Bjorklund ressalta que
essa prática está intimamente ligada à aquisição de habilidades
sociocognitivas. "A brincadeira de faz de conta está associada a uma série
de habilidades cognitivas aprimoradas, como função executiva e linguagem,"
afirmou ele, enfatizando a importância de resgatar o valor do brincar.
Com a evolução das
demandas sociais e educacionais, a estrutura das pré-escolas mudou. De acordo
com Bjorklund, a educação pré-escolar frisa a instrução direta, em vez de um
aprendizado baseado em brincadeiras. Essa alteração gera uma incompatibilidade
entre as formas naturais de aprendizado das crianças e as exigências da
educação formal atual.
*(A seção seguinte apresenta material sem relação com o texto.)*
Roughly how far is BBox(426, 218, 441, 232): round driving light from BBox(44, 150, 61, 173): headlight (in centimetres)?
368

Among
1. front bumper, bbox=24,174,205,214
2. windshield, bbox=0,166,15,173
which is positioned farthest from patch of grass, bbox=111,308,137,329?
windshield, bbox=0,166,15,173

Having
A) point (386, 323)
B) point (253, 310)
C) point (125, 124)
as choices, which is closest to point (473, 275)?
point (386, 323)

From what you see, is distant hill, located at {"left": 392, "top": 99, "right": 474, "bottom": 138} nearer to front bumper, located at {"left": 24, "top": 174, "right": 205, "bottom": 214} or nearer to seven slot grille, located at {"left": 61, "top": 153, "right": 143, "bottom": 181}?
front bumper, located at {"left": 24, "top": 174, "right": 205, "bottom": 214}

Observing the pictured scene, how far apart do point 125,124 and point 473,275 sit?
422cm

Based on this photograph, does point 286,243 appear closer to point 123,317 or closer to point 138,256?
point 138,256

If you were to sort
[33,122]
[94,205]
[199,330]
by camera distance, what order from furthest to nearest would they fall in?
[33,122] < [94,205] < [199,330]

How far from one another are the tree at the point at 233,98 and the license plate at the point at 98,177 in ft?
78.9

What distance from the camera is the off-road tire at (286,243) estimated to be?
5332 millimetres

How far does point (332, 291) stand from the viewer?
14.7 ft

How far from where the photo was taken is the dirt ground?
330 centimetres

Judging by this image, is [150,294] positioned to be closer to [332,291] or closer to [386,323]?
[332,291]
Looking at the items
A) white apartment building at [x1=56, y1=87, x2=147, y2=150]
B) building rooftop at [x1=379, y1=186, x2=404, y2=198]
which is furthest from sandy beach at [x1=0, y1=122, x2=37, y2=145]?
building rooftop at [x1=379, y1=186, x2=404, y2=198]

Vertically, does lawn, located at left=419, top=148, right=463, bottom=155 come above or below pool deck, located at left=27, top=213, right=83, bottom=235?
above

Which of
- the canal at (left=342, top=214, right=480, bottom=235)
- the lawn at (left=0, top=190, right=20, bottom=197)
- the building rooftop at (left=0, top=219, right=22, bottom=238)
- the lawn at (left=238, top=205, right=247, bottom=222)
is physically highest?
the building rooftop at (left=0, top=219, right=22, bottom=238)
O resultado é uma diminuição das oportunidades para os
pequenos explorarem e aprenderem de forma lúdica.
O professor detalha
que o 'faz de conta' não só é uma forma de expressão criativa, mas também um
processo que prepara o cérebro para o aprendizado. "As habilidades
envolvidas vão além da imaginação e da imitação; elas também incluem a
capacidade de pensar sobre possibilidades diferentes da realidade." Para a
ciência, essa ludicidade é vital para o desenvolvimento das habilidades
psicológicas.
Pesquisas demonstram
que abordagens pedagógicas baseadas em brincadeiras oferecem benefícios
significativos a longo prazo, superando os ganhos imediatos da instrução
direta. "Estudos mostraram que, embora a instrução direta possa trazer
benefícios iniciais, esses efeitos diminuem ao longo do tempo," ressalta
Bjorklund.
A psicóloga infantil
Claudia Melo, afirma que na prática clínica observa uma maior capacidade de
expressão de sentimentos e mais facilidade de lidar com situações adversas e
habilidades de comunicação e interação em crianças que brincam de faz de conta.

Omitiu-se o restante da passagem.